=== PROBLEM DETAILS ===
Pictures don't belong in the copy; print all the records exactly.

[Spatial question entries]
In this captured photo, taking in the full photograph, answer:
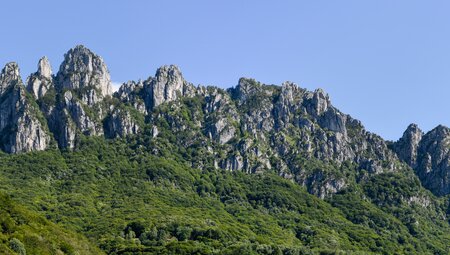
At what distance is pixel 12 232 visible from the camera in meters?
127

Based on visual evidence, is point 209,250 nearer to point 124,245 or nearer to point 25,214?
point 124,245

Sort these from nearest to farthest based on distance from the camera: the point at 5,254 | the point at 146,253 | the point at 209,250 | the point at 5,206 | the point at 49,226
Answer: the point at 5,254, the point at 5,206, the point at 49,226, the point at 146,253, the point at 209,250

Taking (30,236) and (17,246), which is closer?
(17,246)

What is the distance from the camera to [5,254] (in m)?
106

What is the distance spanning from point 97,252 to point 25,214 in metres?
20.9

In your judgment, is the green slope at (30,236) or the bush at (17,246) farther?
the green slope at (30,236)


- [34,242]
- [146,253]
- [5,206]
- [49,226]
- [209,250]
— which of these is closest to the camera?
[34,242]

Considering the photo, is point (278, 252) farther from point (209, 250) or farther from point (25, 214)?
point (25, 214)

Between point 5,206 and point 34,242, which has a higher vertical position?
point 5,206

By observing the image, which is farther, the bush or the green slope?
the green slope

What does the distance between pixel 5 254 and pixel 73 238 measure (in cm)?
4901

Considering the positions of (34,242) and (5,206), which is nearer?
(34,242)

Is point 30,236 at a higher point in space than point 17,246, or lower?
higher

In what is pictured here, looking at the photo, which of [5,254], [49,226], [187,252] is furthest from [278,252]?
[5,254]
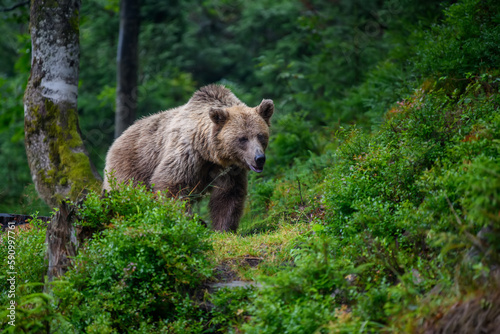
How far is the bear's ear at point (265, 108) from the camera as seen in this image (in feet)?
23.6

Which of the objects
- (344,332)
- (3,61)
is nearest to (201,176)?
(344,332)

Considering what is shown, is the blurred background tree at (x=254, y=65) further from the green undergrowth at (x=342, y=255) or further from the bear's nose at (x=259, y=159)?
the green undergrowth at (x=342, y=255)

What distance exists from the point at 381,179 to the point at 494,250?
6.23 ft

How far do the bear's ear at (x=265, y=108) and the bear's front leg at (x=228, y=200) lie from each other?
90cm

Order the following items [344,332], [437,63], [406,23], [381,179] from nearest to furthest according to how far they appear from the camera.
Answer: [344,332], [381,179], [437,63], [406,23]

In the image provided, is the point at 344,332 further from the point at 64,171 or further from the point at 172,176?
the point at 64,171

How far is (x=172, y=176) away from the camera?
22.6 feet

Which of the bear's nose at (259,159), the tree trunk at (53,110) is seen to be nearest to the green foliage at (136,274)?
the bear's nose at (259,159)

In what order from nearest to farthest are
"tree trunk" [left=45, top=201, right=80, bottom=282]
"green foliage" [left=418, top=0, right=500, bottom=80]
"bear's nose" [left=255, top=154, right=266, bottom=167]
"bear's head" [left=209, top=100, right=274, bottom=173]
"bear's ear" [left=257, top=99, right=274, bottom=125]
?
"tree trunk" [left=45, top=201, right=80, bottom=282] → "green foliage" [left=418, top=0, right=500, bottom=80] → "bear's nose" [left=255, top=154, right=266, bottom=167] → "bear's head" [left=209, top=100, right=274, bottom=173] → "bear's ear" [left=257, top=99, right=274, bottom=125]

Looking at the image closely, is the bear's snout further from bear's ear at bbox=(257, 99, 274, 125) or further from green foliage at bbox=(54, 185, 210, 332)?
green foliage at bbox=(54, 185, 210, 332)

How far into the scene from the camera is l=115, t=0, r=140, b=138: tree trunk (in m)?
11.8

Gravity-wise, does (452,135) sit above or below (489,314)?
Answer: above

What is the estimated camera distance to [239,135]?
6.93 metres

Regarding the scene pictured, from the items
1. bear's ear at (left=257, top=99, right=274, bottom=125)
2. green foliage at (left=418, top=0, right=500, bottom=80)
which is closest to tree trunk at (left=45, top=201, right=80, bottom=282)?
bear's ear at (left=257, top=99, right=274, bottom=125)
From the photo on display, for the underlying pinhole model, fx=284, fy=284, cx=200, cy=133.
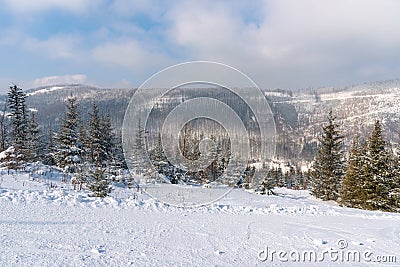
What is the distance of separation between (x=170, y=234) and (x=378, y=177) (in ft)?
54.7

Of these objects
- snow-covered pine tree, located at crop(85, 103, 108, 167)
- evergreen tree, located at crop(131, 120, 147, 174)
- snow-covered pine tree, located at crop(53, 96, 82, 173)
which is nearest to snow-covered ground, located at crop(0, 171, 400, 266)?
evergreen tree, located at crop(131, 120, 147, 174)

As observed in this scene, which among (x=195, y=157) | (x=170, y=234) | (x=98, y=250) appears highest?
(x=195, y=157)

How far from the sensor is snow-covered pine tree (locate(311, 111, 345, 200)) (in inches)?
906

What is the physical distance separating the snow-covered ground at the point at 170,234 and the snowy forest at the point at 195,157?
191cm

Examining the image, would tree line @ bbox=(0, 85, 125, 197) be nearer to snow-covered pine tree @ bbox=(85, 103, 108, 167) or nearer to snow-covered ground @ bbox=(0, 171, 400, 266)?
snow-covered pine tree @ bbox=(85, 103, 108, 167)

=== RESPONSE BELOW ===
In this captured photo, taking in the full photograph, answer:
At what distance is pixel 12 232 visible from the camera in meters?
127

Based on visual evidence, is point 209,250 nearer to point 124,245 or nearer to point 25,214?
point 124,245

Sort these from nearest to farthest based on distance from the camera: the point at 5,254 | the point at 146,253 | the point at 209,250 | the point at 5,206 | the point at 49,226
Answer: the point at 5,254, the point at 5,206, the point at 49,226, the point at 146,253, the point at 209,250

Taking (30,236) and (17,246), which is closer?
(17,246)

What is the distance from the camera to [5,254] (in m)?
106

What is the distance spanning from point 97,252 to point 25,214 in metres?
20.9

In your judgment, is the green slope at (30,236) or the bush at (17,246) farther?
the green slope at (30,236)


- [34,242]
- [146,253]
- [5,206]
- [49,226]
- [209,250]
— which of these is closest to the camera?
[34,242]

Considering the photo, is point (278, 252) farther from point (209, 250) or farther from point (25, 214)?
point (25, 214)

Between point 5,206 and point 34,242, which has a higher vertical position?
point 5,206

By observing the image, which is farther, the bush or the green slope?
the green slope

What does the distance between pixel 5 254 and pixel 73 238 measure (in cm)?
4901

Considering the positions of (34,242) and (5,206), which is nearer?
(34,242)

Is point 30,236 at a higher point in space than point 17,246, or lower?
higher

In what is pictured here, looking at the photo, which of [5,254], [49,226], [187,252] is furthest from [278,252]?
[5,254]
How far is the bear's ear at point (265, 108) from the camera as seen in this image (in feet)?
23.6

Which of the objects
- (344,332)
- (3,61)
is nearest to (201,176)?
(344,332)

Considering what is shown, is the blurred background tree at (x=254, y=65) further from the green undergrowth at (x=342, y=255) or further from the bear's nose at (x=259, y=159)?
the green undergrowth at (x=342, y=255)

What distance exists from the point at 381,179 to the point at 494,250?
6.23 ft

How far do the bear's ear at (x=265, y=108) and the bear's front leg at (x=228, y=200) lie from each other?
90cm

Order the following items [344,332], [437,63], [406,23], [381,179] from nearest to furthest according to how far they appear from the camera.
Answer: [344,332], [381,179], [437,63], [406,23]

In the image provided, is the point at 344,332 further from the point at 64,171 or further from the point at 172,176?
the point at 64,171

How far is (x=172, y=176) away from the camera?
22.6 feet

Which of the bear's nose at (259,159), the tree trunk at (53,110) is seen to be nearest to the green foliage at (136,274)?
the bear's nose at (259,159)

In what order from nearest to farthest are
"tree trunk" [left=45, top=201, right=80, bottom=282]
"green foliage" [left=418, top=0, right=500, bottom=80]
"bear's nose" [left=255, top=154, right=266, bottom=167]
"bear's head" [left=209, top=100, right=274, bottom=173]
"bear's ear" [left=257, top=99, right=274, bottom=125]
?
"tree trunk" [left=45, top=201, right=80, bottom=282] → "green foliage" [left=418, top=0, right=500, bottom=80] → "bear's nose" [left=255, top=154, right=266, bottom=167] → "bear's head" [left=209, top=100, right=274, bottom=173] → "bear's ear" [left=257, top=99, right=274, bottom=125]

Looking at the image closely, is the bear's snout further from bear's ear at bbox=(257, 99, 274, 125) or further from green foliage at bbox=(54, 185, 210, 332)?
green foliage at bbox=(54, 185, 210, 332)

How far into the scene from the camera is l=115, t=0, r=140, b=138: tree trunk (in m)?
11.8

Gravity-wise, does (452,135) sit above or below (489,314)?
Answer: above

What is the estimated camera distance to [239,135]?
6.93 metres

Regarding the scene pictured, from the items
1. bear's ear at (left=257, top=99, right=274, bottom=125)
2. green foliage at (left=418, top=0, right=500, bottom=80)
which is closest to tree trunk at (left=45, top=201, right=80, bottom=282)?
bear's ear at (left=257, top=99, right=274, bottom=125)
From the photo on display, for the underlying pinhole model, fx=284, fy=284, cx=200, cy=133.
What is the distance of separation between (x=170, y=234) and (x=378, y=177) (in ft)?
54.7

Of these objects
- snow-covered pine tree, located at crop(85, 103, 108, 167)
- evergreen tree, located at crop(131, 120, 147, 174)
- snow-covered pine tree, located at crop(53, 96, 82, 173)
which is nearest to snow-covered ground, located at crop(0, 171, 400, 266)?
evergreen tree, located at crop(131, 120, 147, 174)

As observed in this scene, which among (x=195, y=157) | (x=170, y=234) | (x=98, y=250) appears highest?
(x=195, y=157)

How far from the sensor is snow-covered pine tree (locate(311, 111, 345, 200)) (in inches)?
906

What is the physical distance separating the snow-covered ground at the point at 170,234 and the snowy forest at the point at 195,157?
191cm

Examining the image, would tree line @ bbox=(0, 85, 125, 197) be nearer to snow-covered pine tree @ bbox=(85, 103, 108, 167) or nearer to snow-covered ground @ bbox=(0, 171, 400, 266)?
snow-covered pine tree @ bbox=(85, 103, 108, 167)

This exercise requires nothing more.